Google announcing a £5 billion investment—during Trump’s state visit while facing antitrust lawsuits back home—isn’t coincidence. It’s strategic infrastructure play. The tech giant is opening a data center in Waltham Cross, expanding DeepMind operations, and promising to create 8,250 jobs annually while committing to train 7.5 million people in AI skills by 2030. The partnership with Shell for renewable energy supply shows Google is constructing vertically integrated infrastructure that makes its GPU-as-a-service (GPUaaS) offerings a one-stop shop. For MNO executives pushing their own GPUaaS strategies, this is the harsh reality: while you’re partnering with third parties for compute and power, Google owns the entire stack from renewable generation to AI inference, making its cloud economics unbeatable and your GPU aspirations look increasingly fragile. Ouch.

 

Handset brand Nothing raised $200 million at a $1.3 billion valuation to build AI-native devices, and here’s why it’ll succeed where Humane spectacularly failed: Nothing isn’t trying to replace your smartphone.
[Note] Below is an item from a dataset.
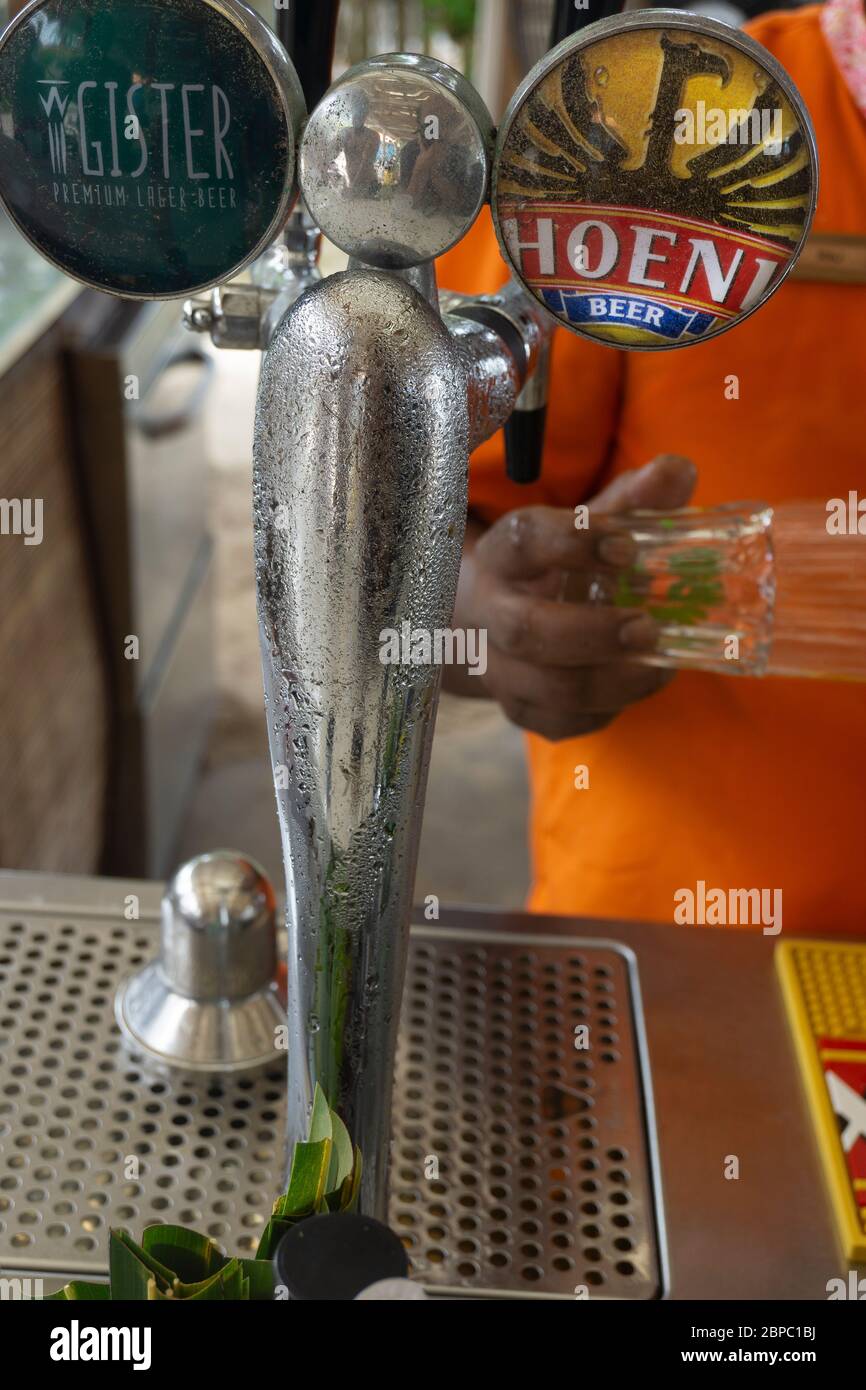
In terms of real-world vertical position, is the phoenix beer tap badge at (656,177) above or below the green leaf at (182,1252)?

While Humane burned $230 million on a $699 wearable that overheated and lasted 2-4 hours, Nothing has already shipped 5.1 million working devices and crossed $1 billion in sales by focusing on software innovation within proven hardware form factors. Humane tried to solve a problem nobody had—getting rid of phones entirely—while Nothing’s betting on evolutionary AI integration through “hyper-personalized, context-aware operating systems” that enhance rather than replace the smartphone experience. I’d say the takeaway for telecom executives is to keep close tabs on these AI device experiments to spot which ones consumers actually embrace, then be ready to pivot your partnerships and services strategy before your competitors figure out what’s working.